Supported Image Formats

Handmark supports common image formats including:

JPEG/JPG
PNG
And other formats supported by Azure AI Vision

Configure Authentication

handmark auth

This will prompt you to enter your GitHub token, which is required for Azure AI integration. The token is securely stored in a .env file in the project directory.

Configure Model

handmark set-model

This command lets you select and configure the AI model used for image processing. You can choose from:

Azure AI Models (Remote) - GitHub token-based access to cloud models
Ollama Models (Local) - Locally installed models for offline processing

The system will show model availability and guide you through installation if needed. Your selection will be saved for future runs.
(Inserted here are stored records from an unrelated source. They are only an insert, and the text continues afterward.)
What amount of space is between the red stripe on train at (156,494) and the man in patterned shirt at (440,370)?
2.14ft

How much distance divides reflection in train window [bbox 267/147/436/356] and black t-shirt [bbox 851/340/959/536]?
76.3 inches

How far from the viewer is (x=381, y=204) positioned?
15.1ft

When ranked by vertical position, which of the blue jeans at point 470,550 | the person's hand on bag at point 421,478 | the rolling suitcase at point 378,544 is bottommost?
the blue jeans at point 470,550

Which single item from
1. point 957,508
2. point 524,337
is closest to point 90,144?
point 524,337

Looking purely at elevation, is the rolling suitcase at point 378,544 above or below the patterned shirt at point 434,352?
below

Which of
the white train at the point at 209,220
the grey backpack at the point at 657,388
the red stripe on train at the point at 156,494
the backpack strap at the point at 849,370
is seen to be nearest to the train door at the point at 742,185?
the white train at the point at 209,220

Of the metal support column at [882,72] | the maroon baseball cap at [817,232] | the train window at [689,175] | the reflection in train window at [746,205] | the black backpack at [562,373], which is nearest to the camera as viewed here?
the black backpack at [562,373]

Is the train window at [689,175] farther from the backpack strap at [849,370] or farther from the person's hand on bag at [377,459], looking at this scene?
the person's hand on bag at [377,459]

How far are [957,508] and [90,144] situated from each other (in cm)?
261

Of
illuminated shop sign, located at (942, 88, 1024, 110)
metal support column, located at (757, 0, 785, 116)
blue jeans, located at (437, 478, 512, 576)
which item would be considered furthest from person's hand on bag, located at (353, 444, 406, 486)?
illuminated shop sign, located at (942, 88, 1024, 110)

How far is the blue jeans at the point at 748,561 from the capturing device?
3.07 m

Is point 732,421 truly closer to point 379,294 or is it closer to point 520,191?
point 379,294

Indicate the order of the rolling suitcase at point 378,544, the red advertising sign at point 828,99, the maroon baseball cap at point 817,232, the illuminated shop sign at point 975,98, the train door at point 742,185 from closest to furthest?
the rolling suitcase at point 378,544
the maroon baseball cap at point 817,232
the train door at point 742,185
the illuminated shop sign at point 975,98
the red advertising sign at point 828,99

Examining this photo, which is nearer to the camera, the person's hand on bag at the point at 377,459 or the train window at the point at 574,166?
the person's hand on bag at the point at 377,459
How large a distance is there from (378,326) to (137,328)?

If no model is configured, the system will use a default Azure model.

Check Provider Status

handmark status

This command shows the availability of both Azure and Ollama providers, installed models, and current configuration status.

Check Version

handmark --version

Configuration

Handmark uses a centralized YAML configuration system that allows you to customize:

AI model prompts - Customize how the AI processes your images
Output format settings - Configure file extensions, content types, and format-specific options
Available models - Add or modify the list of AI models
Default settings - Set default output formats and directories

Configuration File

The main configuration is stored in config.yaml in the project root. You can customize:

# Example customizations
formats:
  markdown:
    system_message_content: "Custom prompt for better academic note processing"
    user_message_content: "Convert this academic content with proper citations"

available_models:
  - name: "custom/model"
    pretty_name: "Custom Model"
    provider: "Custom Provider"
    rate_limit: "100 requests/day"

Configuration Commands

handmark config - View current configuration

For detailed configuration options, see CONFIG.md.

Example

Here's a real-world example of Handmark in action:

Input image (samples/prova.jpeg):

Handwritten notes example

Command used:

handmark digest samples/prova.jpeg -f markdown

Output (primeiro-exercicio-escolar-2025-1.md):

# Primeiro Exercício Escolar - 2025.1

Leia atentamente todas as questões antes de começar a prova. As respostas obtidas somente terão validade se respondidas nas folhas entregues. Os cálculos podem ser escritos à lápis e em qualquer ordem. Evite usar material diferente do que foi apresentado em sala ou justifique o material extra adequadamente para validá-lo. Não é permitido uso de celular ou calculadora.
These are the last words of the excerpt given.